The latest tax figures released by HMRC have revealed that capital gains tax receipts continue to grow, rising by 96 per cent over the past five years – growth that is three times higher than the increase in inheritance tax receipts over the same period.

Inflation has naturally been a key driver behind a number of tax increases in recent years, as asset values soar and bring more people into the tax thresholds.

CGT receipts are likely to continue rising in the wake of the reduction of the annual exemption for CGT from £12,000 to £6,000, which came into play as of April 6 2023.

The full effects of this change may not be seen in CGT figures until April 2024, by which point the exemption will have been halved again to £3,000 per year. 

The annual exemption has long served to exclude the requirement to report modest gains to HMRC. 

For those expected to pay tax on what are relatively minor sums, seeking the advice of a tax specialist may simply not be financially viable.

With CGT from the past 12 months totalling £18bn, this boost in cash may seem like good news for the Treasury, with the Office of Budget Responsibility predicting that CGT will bring in £26.1bn by the 2027-28 tax year. However, the reality is unlikely to prove so straightforward.

CGT has traditionally been viewed as a wealth tax, typically paid by those with larger investments and valuable assets and, crucially, access to advice to report taxable gains to HMRC.

But making gains of say £6,500 on an investment is not the preserve of only the financial elite. Instead, hundreds of thousands of new taxpayers will now be liable to pay CGT.

The overwhelming majority will do so through self-sssessment tax returns, while others may use HMRC’s real-time CGT service.

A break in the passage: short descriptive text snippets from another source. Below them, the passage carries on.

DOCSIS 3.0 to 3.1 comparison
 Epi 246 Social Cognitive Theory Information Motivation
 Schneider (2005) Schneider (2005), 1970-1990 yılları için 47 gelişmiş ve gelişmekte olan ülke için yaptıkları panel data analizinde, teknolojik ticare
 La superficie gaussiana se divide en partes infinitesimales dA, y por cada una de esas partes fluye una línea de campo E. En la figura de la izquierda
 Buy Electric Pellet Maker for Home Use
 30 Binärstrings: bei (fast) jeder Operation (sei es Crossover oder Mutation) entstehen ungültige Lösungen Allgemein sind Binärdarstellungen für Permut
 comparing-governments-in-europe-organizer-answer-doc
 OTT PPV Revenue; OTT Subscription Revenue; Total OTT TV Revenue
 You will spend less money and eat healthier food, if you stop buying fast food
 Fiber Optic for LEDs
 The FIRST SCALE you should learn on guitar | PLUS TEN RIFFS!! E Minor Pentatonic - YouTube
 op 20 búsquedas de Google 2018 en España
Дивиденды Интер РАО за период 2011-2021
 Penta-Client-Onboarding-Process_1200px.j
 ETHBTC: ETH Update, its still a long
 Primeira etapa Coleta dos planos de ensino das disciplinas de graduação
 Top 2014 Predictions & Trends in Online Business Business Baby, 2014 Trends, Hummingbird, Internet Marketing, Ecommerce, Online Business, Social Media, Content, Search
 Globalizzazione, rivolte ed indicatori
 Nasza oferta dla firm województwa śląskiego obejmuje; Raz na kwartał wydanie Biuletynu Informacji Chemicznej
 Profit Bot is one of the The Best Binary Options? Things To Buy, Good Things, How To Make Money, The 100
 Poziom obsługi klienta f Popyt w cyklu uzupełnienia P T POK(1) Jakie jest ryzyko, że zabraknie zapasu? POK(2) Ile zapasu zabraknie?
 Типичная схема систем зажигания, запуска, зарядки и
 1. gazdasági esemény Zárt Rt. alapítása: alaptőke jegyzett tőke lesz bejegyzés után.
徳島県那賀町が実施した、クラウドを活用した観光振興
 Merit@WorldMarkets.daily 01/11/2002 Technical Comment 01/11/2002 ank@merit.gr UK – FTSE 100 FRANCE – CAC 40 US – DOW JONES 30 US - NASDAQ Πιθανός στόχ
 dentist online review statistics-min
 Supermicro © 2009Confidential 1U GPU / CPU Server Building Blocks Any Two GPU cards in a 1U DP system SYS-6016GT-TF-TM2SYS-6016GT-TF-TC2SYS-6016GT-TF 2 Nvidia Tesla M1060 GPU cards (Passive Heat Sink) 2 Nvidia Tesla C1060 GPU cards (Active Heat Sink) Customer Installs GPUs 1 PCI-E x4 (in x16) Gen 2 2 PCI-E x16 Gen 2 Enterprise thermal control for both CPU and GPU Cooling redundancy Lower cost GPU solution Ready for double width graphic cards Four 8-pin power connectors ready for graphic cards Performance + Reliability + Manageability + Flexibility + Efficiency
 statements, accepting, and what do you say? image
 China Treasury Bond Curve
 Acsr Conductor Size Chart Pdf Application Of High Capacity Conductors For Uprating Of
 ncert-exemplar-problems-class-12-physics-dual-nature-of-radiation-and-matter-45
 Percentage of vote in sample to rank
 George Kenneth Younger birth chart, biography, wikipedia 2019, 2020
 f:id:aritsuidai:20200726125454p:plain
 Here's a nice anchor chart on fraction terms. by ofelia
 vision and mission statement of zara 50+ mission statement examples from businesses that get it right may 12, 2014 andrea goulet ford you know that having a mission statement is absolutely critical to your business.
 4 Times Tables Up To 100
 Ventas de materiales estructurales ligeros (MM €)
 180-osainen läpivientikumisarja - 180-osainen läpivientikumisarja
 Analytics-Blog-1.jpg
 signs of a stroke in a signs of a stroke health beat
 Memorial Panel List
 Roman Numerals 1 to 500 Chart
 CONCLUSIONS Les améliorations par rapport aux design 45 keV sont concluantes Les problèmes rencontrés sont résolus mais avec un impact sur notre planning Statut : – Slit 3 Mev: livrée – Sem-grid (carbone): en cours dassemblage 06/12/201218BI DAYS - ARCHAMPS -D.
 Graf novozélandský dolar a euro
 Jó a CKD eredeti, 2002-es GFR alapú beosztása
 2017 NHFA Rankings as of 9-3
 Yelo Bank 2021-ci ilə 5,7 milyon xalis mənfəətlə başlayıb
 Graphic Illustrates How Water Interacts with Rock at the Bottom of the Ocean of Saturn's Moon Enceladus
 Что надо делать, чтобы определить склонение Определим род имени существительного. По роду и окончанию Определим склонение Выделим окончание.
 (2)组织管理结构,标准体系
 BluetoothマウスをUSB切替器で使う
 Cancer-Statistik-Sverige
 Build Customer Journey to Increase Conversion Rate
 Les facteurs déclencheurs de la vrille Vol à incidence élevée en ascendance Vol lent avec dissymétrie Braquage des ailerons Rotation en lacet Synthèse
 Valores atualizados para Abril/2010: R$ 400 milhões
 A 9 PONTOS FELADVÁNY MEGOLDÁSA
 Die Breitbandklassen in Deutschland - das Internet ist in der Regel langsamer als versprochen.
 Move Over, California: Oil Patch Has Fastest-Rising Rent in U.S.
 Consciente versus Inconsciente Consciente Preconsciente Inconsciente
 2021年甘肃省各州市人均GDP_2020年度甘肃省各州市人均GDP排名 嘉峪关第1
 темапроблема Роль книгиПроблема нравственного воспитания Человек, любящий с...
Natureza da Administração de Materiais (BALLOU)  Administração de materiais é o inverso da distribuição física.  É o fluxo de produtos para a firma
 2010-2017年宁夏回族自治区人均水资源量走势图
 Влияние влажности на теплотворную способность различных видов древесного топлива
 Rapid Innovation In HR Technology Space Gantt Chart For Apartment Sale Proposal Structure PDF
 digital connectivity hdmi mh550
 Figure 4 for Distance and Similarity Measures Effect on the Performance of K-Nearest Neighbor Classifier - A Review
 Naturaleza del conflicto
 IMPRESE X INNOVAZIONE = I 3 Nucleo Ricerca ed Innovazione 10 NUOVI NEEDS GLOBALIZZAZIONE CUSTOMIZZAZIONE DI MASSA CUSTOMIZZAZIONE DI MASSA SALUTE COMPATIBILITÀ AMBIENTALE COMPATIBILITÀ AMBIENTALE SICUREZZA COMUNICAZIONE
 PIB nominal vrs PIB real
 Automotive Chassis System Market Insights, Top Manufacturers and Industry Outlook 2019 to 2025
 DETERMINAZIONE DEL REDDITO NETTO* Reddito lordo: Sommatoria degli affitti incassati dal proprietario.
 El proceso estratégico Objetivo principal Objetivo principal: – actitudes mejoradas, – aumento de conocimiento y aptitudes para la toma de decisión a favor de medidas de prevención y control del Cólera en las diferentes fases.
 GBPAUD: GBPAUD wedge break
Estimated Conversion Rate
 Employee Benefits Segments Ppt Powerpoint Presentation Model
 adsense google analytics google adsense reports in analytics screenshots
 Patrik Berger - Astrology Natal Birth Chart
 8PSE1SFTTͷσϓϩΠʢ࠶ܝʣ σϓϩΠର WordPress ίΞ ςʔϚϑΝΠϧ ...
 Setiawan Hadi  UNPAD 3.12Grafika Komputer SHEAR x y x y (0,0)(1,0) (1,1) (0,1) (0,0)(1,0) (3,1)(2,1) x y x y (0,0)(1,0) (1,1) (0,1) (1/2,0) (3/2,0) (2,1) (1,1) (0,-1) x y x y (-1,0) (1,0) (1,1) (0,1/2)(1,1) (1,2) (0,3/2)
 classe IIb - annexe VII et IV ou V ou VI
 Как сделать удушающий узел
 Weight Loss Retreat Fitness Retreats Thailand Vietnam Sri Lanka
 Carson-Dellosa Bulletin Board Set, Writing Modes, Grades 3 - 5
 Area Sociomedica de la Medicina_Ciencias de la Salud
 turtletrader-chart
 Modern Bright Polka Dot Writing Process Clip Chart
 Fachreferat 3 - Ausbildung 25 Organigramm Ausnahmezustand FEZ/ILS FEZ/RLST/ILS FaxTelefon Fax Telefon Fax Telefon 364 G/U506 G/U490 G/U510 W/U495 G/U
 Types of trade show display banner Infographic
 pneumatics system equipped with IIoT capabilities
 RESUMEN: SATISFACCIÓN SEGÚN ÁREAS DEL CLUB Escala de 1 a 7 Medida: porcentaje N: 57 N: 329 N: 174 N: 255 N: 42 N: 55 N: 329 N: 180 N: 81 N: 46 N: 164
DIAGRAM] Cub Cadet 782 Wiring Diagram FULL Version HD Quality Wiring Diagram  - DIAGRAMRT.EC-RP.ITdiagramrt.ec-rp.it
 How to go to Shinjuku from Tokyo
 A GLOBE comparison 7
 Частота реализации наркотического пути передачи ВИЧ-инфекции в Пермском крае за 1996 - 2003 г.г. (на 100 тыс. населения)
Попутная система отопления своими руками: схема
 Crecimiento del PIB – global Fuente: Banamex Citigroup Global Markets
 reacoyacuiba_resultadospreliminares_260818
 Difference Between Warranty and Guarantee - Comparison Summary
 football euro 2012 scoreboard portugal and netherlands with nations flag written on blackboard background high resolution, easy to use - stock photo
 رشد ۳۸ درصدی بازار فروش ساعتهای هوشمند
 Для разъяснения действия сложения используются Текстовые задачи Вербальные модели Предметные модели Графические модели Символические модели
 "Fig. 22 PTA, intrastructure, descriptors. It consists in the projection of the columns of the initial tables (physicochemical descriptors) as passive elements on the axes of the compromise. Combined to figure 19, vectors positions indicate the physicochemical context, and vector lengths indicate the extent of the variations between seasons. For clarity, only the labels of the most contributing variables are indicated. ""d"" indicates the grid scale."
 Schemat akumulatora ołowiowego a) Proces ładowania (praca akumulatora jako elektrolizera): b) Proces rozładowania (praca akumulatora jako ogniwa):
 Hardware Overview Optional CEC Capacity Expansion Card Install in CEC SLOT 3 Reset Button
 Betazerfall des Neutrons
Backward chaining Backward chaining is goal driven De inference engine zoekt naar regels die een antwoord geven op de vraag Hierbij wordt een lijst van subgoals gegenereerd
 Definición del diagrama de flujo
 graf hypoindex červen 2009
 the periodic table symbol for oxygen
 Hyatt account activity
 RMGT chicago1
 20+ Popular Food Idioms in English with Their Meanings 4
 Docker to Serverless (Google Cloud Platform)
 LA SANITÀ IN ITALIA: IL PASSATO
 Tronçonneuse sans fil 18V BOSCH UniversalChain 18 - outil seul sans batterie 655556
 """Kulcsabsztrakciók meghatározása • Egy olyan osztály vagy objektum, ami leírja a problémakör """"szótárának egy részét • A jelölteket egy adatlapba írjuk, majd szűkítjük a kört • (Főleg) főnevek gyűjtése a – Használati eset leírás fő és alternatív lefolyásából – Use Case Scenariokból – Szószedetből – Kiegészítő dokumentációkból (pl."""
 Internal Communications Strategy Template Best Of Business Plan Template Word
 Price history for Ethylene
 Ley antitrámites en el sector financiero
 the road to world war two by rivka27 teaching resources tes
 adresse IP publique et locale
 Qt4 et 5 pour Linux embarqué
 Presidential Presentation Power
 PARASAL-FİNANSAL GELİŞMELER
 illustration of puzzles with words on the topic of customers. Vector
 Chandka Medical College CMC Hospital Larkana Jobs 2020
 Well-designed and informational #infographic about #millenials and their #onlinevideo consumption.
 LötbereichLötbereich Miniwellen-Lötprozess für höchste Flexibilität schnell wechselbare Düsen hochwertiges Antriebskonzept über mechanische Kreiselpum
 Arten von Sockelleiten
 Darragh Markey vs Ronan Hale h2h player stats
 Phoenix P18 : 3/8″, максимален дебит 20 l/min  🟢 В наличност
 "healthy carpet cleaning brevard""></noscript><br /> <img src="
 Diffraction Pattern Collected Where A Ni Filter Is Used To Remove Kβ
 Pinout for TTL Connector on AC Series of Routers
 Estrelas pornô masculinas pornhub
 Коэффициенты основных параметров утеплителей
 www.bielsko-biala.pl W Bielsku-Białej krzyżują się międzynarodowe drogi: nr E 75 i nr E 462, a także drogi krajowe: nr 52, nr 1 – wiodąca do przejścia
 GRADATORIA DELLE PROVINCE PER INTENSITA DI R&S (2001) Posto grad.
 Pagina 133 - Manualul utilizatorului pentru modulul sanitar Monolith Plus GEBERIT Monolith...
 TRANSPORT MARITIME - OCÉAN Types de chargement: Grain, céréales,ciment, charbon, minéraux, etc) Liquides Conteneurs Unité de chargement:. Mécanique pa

However, this makes the (not inconsiderable) assumption that everyone who will now be liable to pay CGT will be aware of that fact. For example, many taxpayers may be unaware that gifts of a property or shares, for example, to family members can be subject to CGT.

Processing this rising number of tax returns stands to create a huge new administrative burden for HMRC. It might rise to the challenge, but the prevailing evidence does not inspire much confidence. Resources across government departments are thinly stretched and HMRC is no exception.

Only two months ago in March, the heads of 10 leading UK professional bodies, a number which tellingly included the Chartered Institute of Taxation, penned an open letter to the chancellor imploring him to prioritise improving HMRC’s service levels in the spring Budget.